What the task asks: A verbatim copy of each record is required.

Input:
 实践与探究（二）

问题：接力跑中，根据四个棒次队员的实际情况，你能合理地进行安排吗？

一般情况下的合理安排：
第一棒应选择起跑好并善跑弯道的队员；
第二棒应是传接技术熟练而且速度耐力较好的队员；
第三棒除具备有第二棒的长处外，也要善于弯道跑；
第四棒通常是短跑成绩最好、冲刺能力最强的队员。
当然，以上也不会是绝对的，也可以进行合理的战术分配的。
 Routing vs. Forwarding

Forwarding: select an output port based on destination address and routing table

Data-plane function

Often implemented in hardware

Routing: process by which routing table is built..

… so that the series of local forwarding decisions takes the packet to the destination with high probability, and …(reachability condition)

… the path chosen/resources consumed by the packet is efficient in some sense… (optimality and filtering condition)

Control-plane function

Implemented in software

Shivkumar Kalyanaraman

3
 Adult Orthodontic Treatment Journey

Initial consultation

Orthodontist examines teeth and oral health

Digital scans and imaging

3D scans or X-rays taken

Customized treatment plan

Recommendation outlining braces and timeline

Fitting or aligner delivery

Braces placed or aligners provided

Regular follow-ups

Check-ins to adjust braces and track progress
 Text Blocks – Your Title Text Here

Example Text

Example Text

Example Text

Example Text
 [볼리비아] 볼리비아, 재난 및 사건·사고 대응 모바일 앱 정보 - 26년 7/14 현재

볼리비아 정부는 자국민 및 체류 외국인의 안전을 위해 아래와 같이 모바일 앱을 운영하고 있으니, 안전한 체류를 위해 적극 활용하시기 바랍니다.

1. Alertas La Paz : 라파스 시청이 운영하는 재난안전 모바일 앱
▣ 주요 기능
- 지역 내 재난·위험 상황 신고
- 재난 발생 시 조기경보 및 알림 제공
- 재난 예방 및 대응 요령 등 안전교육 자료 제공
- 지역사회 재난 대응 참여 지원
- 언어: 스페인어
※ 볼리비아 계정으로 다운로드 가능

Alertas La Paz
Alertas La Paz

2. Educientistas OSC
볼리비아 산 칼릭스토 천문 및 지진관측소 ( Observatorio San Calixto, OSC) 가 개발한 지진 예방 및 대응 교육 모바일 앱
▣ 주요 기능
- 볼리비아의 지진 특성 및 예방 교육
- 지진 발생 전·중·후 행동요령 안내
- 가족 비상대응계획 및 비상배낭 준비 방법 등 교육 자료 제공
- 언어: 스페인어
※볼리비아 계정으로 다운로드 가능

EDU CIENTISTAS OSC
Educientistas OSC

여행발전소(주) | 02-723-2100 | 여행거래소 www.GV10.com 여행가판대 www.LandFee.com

Response to this exercise:
 实践与探究（二）

问题：接力跑中，根据四个棒次队员的实际情况，你能合理地进行安排吗？

一般情况下的合理安排：
第一棒应选择起跑好并善跑弯道的队员；
第二棒应是传接技术熟练而且速度耐力较好的队员；
第三棒除具备有第二棒的长处外，也要善于弯道跑；
第四棒通常是短跑成绩最好、冲刺能力最强的队员。
当然，以上也不会是绝对的，也可以进行合理的战术分配的。
 Routing vs. Forwarding

Forwarding: select an output port based on destination address and routing table

Data-plane function

Often implemented in hardware

Routing: process by which routing table is built..

… so that the series of local forwarding decisions takes the packet to the destination with high probability, and …(reachability condition)

… the path chosen/resources consumed by the packet is efficient in some sense… (optimality and filtering condition)

Control-plane function

Implemented in software

Shivkumar Kalyanaraman

3
 Adult Orthodontic Treatment Journey

Initial consultation

Orthodontist examines teeth and oral health

Digital scans and imaging

3D scans or X-rays taken

Customized treatment plan

Recommendation outlining braces and timeline

Fitting or aligner delivery

Braces placed or aligners provided

Regular follow-ups

Check-ins to adjust braces and track progress
 Text Blocks – Your Title Text Here

Example Text

Example Text

Example Text

Example Text
 [볼리비아] 볼리비아, 재난 및 사건·사고 대응 모바일 앱 정보 - 26년 7/14 현재

볼리비아 정부는 자국민 및 체류 외국인의 안전을 위해 아래와 같이 모바일 앱을 운영하고 있으니, 안전한 체류를 위해 적극 활용하시기 바랍니다.

1. Alertas La Paz : 라파스 시청이 운영하는 재난안전 모바일 앱
▣ 주요 기능
- 지역 내 재난·위험 상황 신고
- 재난 발생 시 조기경보 및 알림 제공
- 재난 예방 및 대응 요령 등 안전교육 자료 제공
- 지역사회 재난 대응 참여 지원
- 언어: 스페인어
※ 볼리비아 계정으로 다운로드 가능

Alertas La Paz
Alertas La Paz

2. Educientistas OSC
볼리비아 산 칼릭스토 천문 및 지진관측소 ( Observatorio San Calixto, OSC) 가 개발한 지진 예방 및 대응 교육 모바일 앱
▣ 주요 기능
- 볼리비아의 지진 특성 및 예방 교육
- 지진 발생 전·중·후 행동요령 안내
- 가족 비상대응계획 및 비상배낭 준비 방법 등 교육 자료 제공
- 언어: 스페인어
※볼리비아 계정으로 다운로드 가능

EDU CIENTISTAS OSC
Educientistas OSC

여행발전소(주) | 02-723-2100 | 여행거래소 www.GV10.com 여행가판대 www.LandFee.com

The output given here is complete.